I need to know how to copy my contacts to another computer. I use Outlook 2007. 
I did try using the Import/export feature, but the problem is that when I import the file in the second computer it creates a new contacts folder. Can I just move my contacts to the folder I already have?
Help please


----------



## ~Candy~ (Jan 27, 2001)

Do you already have some contacts on the second computer?


----------



## Rollin_Again (Sep 4, 2003)

When you are viewing the contacts in Outlook you should be able to select them and drag them into a folder on your desktop or other location. Copy the folder to a flash drive and open on the new computer and drag them back into the contacts folder on the second PC.

Regards,
Rollins


----------



## rod61 (Jan 23, 2008)

I don't have contacts in the second computer. 
I did try copying the contacts to the desktop but it doesn't work. It makes an individual copy of every contact, it doesn't create a folder.
Any other ideas?
thanks
Rod


----------



## Rollin_Again (Sep 4, 2003)

Manually create the destination folder on your desktop and then open it. Then select all your contacts in Outlook and drag them into the newly created empty folder. Just resize your Outlook Window and the Windows Explorer window so that you can see both at the same time. After the contacts are copied into the newly created directory you can copy the entire directory to a flash drive. Then take the flash drive to the second PC and open Outlook. Navigate to the empty contacts folder in Outlook and drag the contact files from the flash drive directory into the empty Outlook directory.

Regards,
Rollin


----------



## ~Candy~ (Jan 27, 2001)

Did you make a post here, and then delete it?


----------



## rod61 (Jan 23, 2008)

Thanks for the help.
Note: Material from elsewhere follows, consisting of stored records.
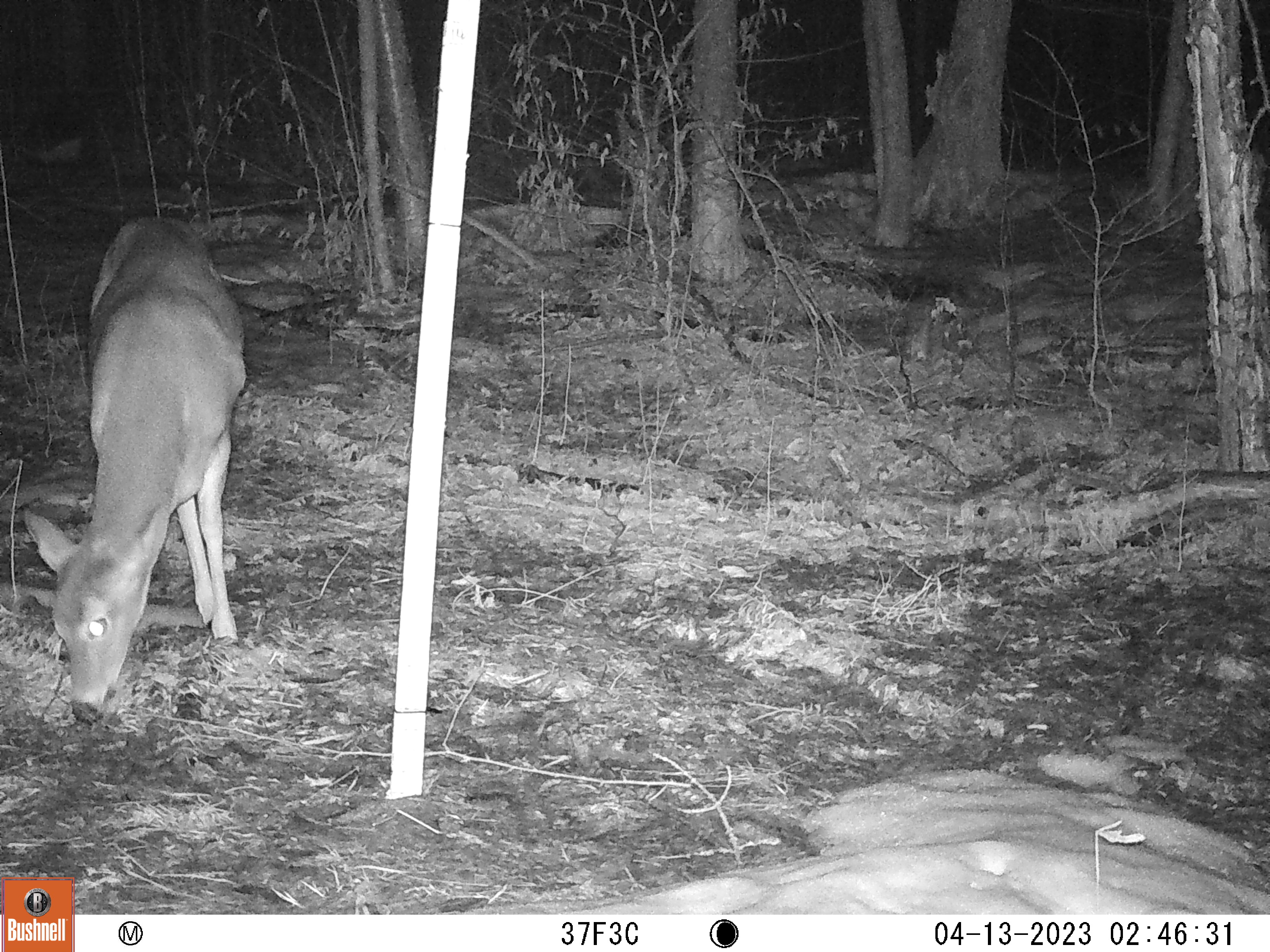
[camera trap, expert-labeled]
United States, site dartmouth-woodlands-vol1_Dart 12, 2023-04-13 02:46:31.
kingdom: Animalia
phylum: Chordata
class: Mammalia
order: Artiodactyla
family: Cervidae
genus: Odocoileus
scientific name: Odocoileus virginianus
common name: white-tailed deer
White-tailed deer (Odocoileus virginianus).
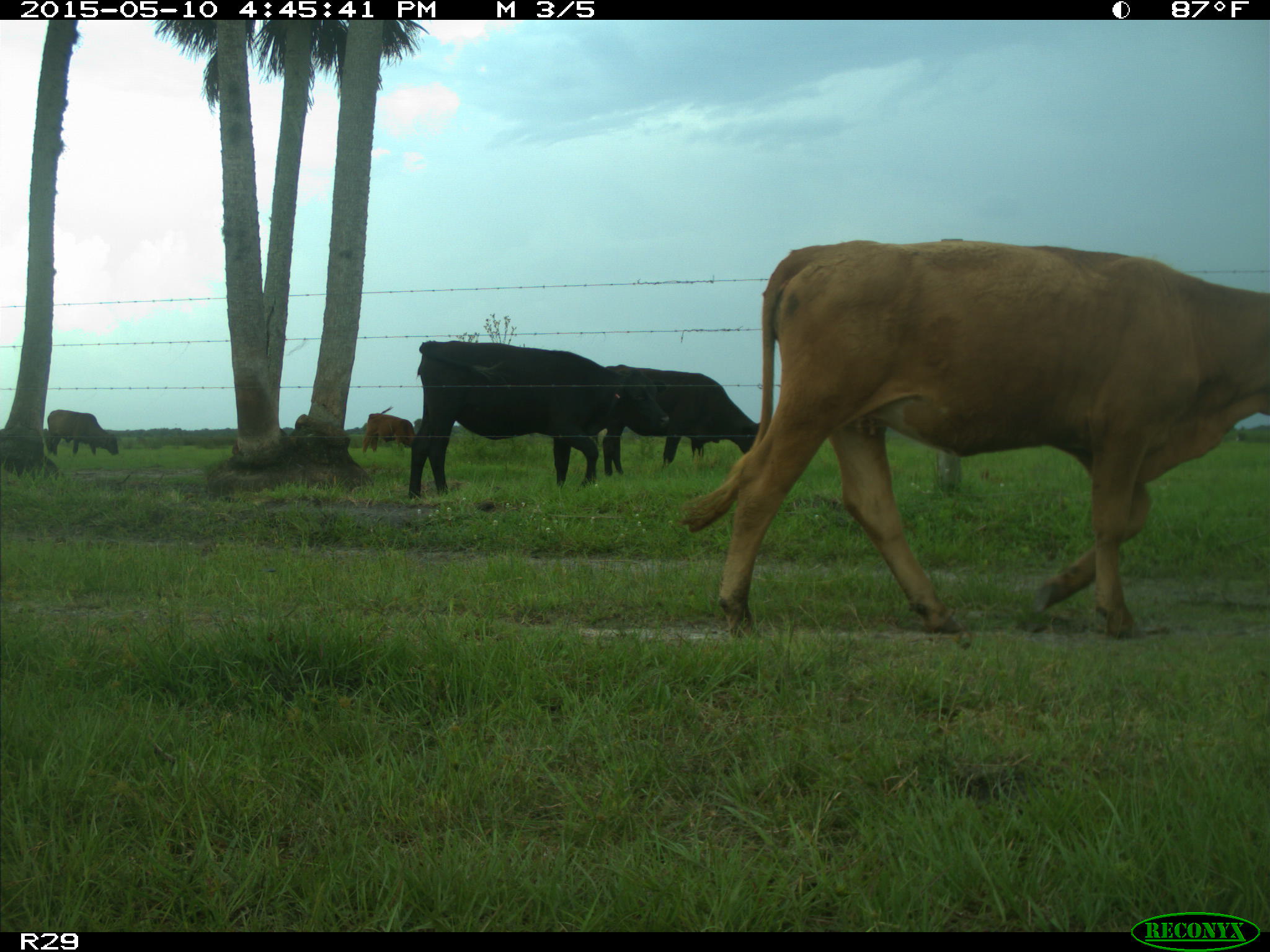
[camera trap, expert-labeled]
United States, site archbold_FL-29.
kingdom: Animalia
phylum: Chordata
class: Mammalia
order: Artiodactyla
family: Bovidae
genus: Bos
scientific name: Bos taurus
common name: domestic cow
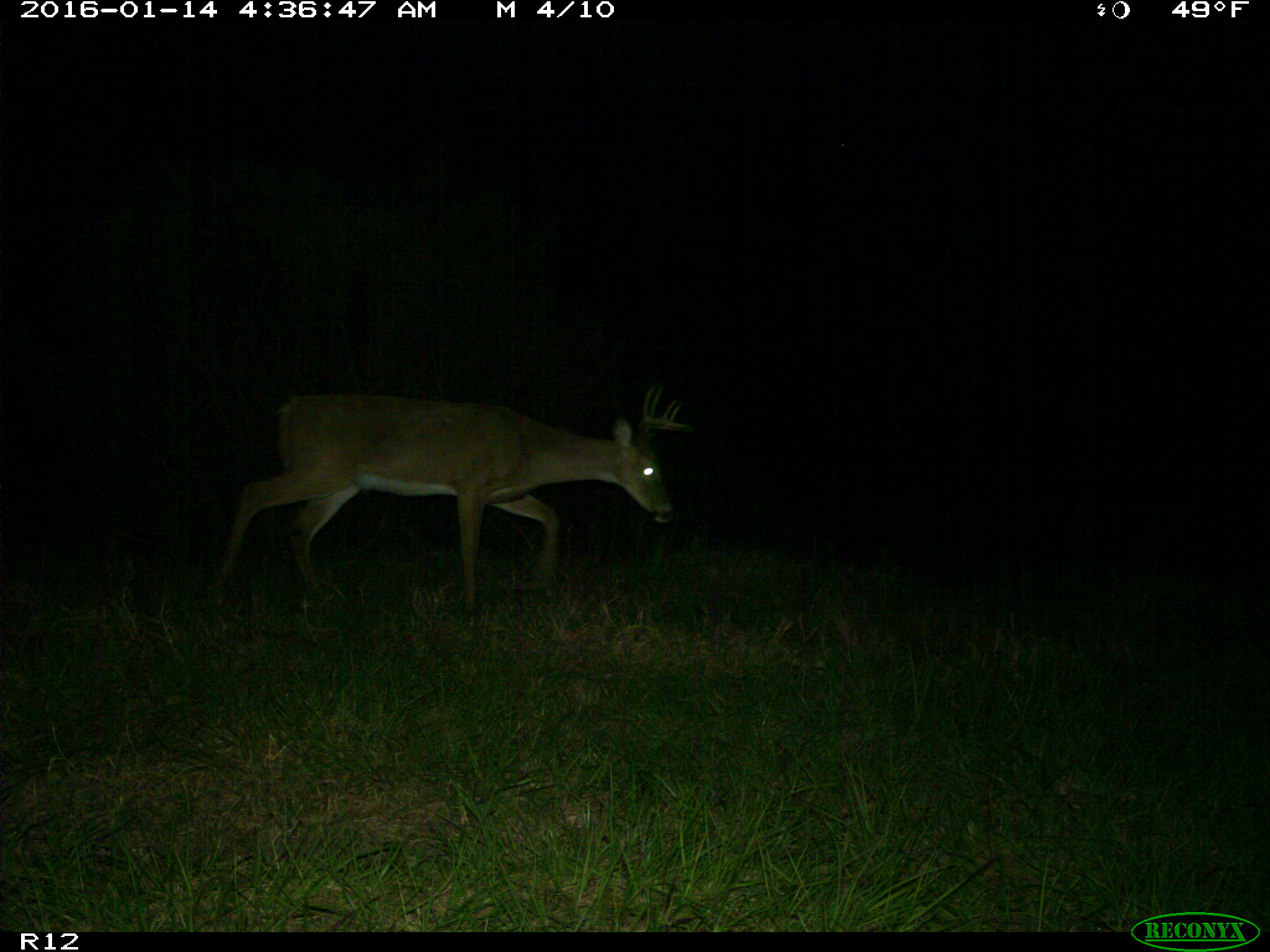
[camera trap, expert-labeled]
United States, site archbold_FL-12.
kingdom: Animalia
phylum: Chordata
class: Mammalia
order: Artiodactyla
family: Cervidae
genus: Odocoileus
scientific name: Odocoileus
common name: deer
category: unidentified deer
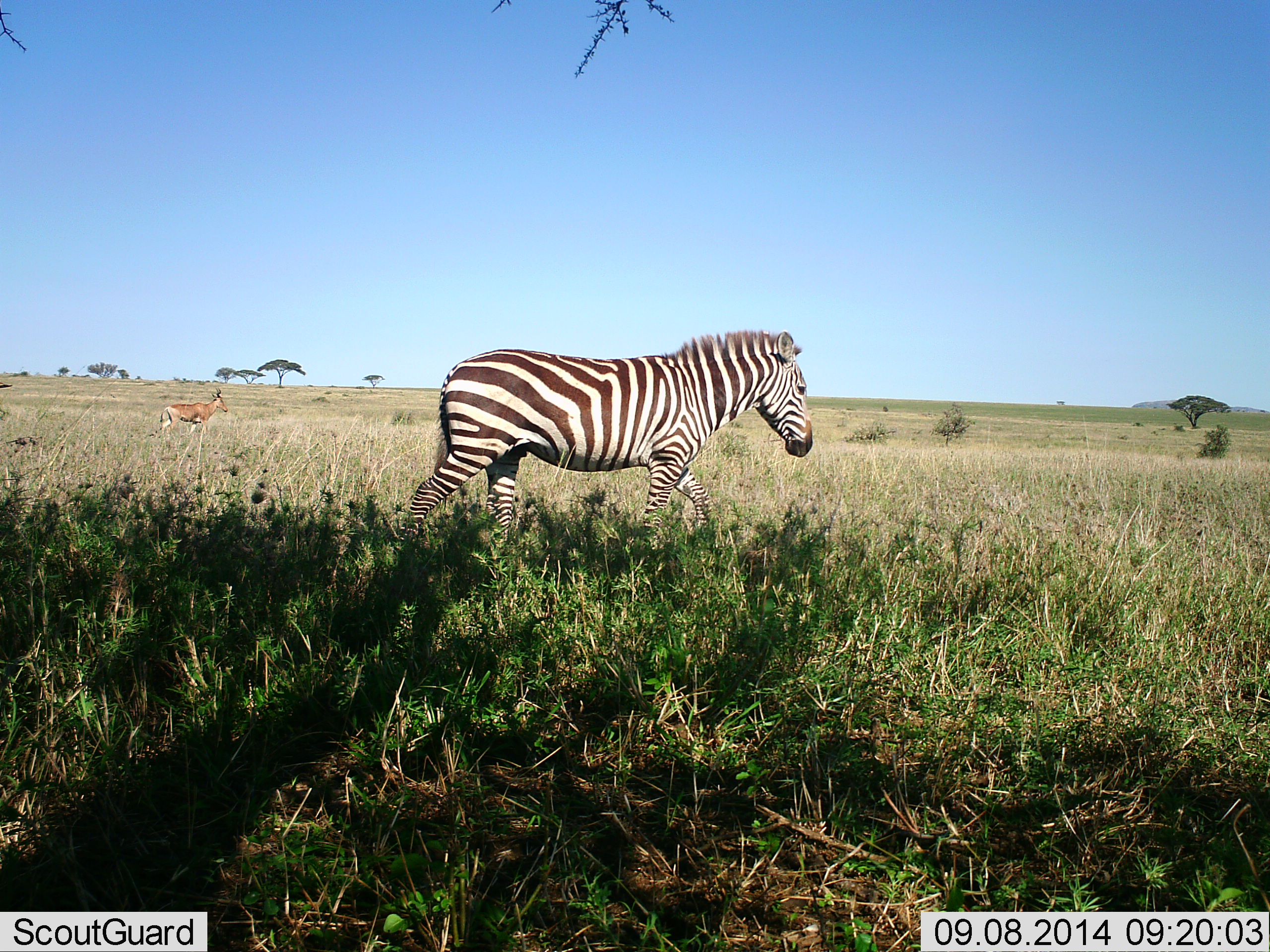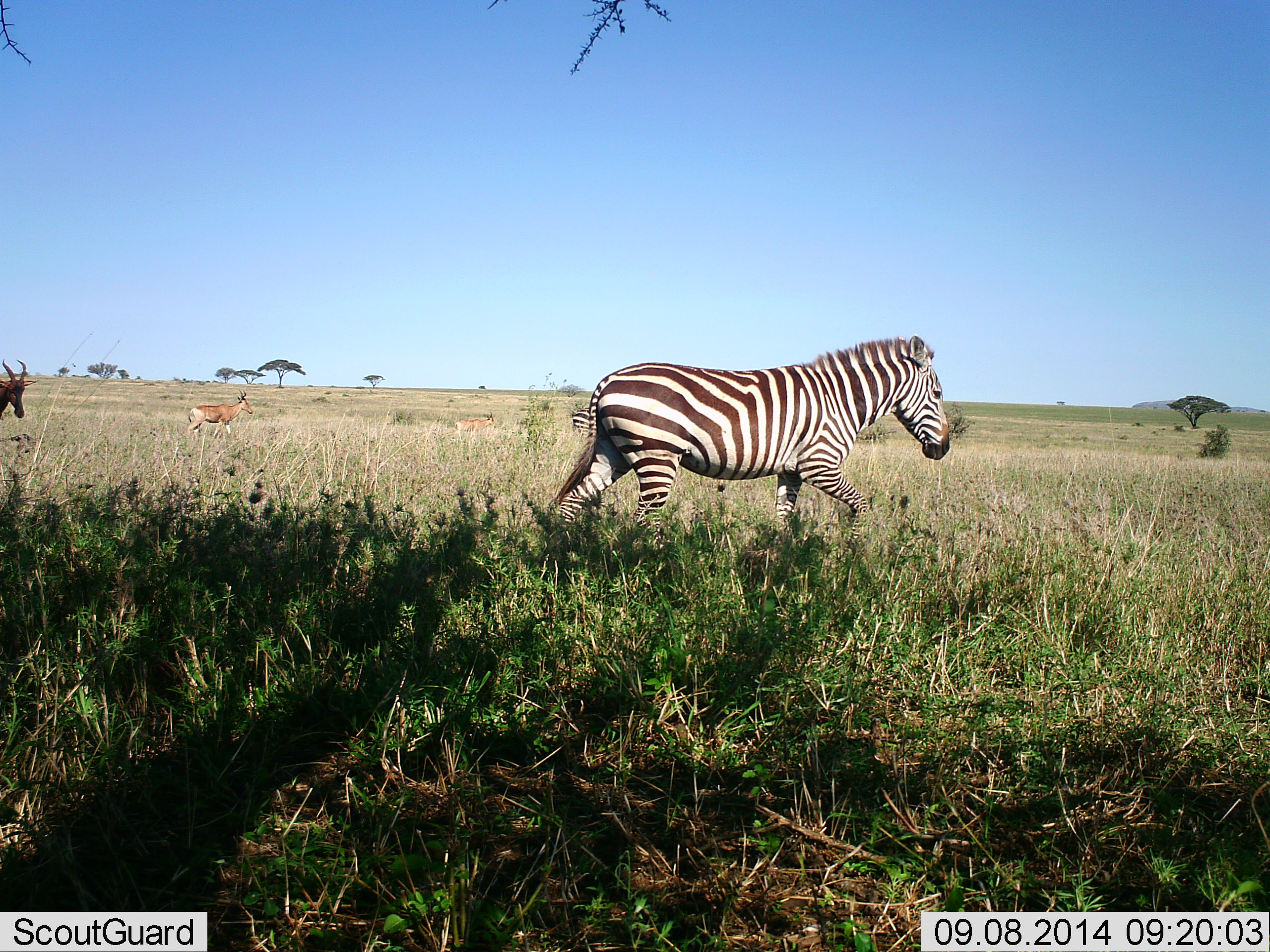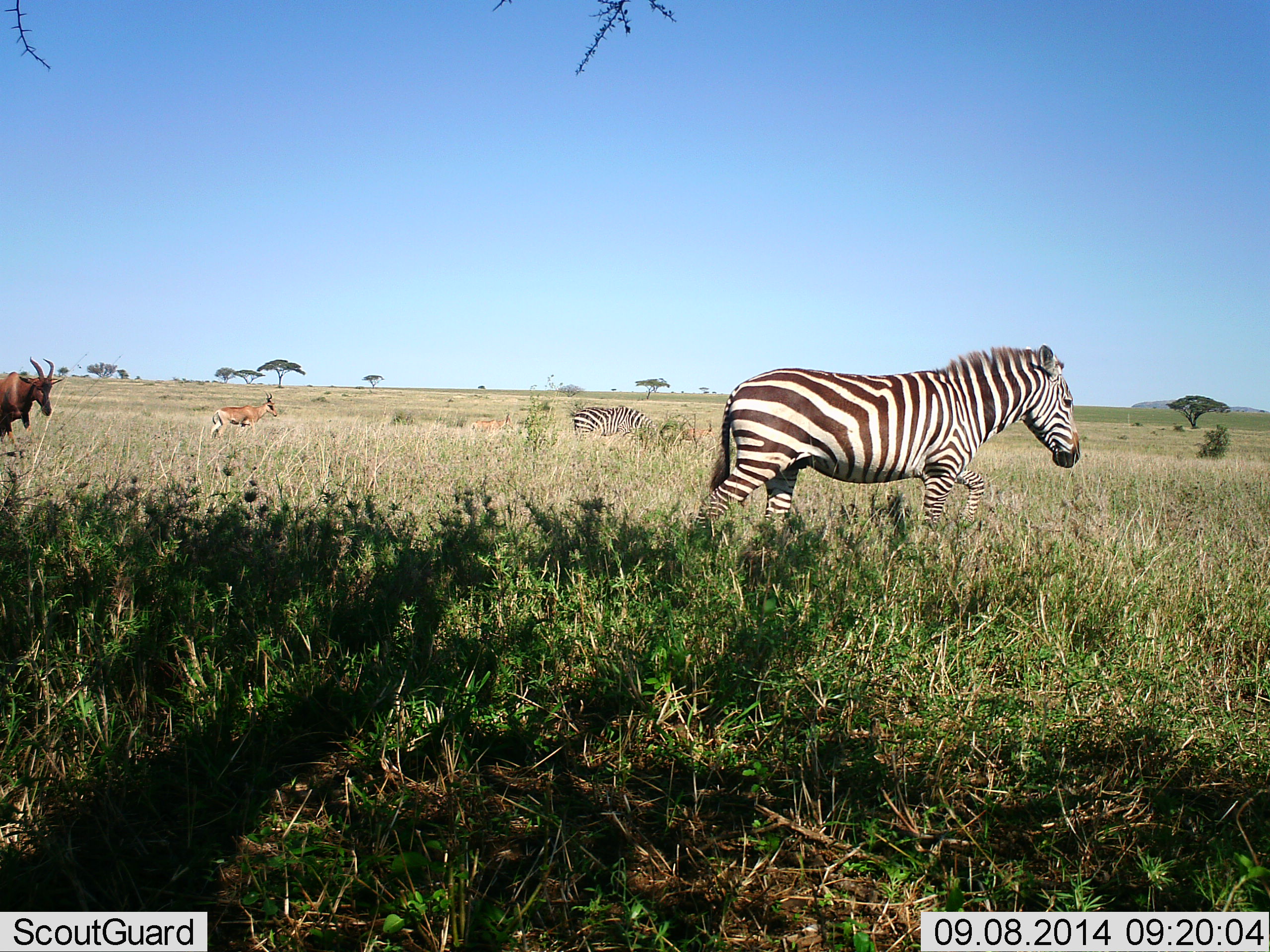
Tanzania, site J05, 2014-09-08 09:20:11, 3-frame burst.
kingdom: Animalia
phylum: Chordata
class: Mammalia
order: Artiodactyla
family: Bovidae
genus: Alcelaphus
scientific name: Alcelaphus buselaphus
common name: hartebeest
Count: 2.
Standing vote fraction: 15%.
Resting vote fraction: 0%.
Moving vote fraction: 100%.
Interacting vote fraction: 0%.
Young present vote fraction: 0%.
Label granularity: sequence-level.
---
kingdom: Animalia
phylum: Chordata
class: Mammalia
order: Perissodactyla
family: Equidae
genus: Equus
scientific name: Equus quagga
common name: plains zebra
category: zebra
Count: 2.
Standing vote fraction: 12%.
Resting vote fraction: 0%.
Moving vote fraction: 100%.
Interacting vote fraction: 0%.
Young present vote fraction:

I solved my problem and now my contacts are in the new computer.

Now, I just have to make sure when I enter a new contact to do it in both places.

Thank you

P.S. Answer to AcaCandy: no, I didn't make a post and deleted it.


----------



## ~Candy~ (Jan 27, 2001)

Ok, I must have found an old email.

There should be a way to syn them every week or so, although, off the top of my head, I don't know how.


----------



## HUSHANG (Aug 13, 2008)

I have a HTC Phone and i easily sync outlook data with it.


----------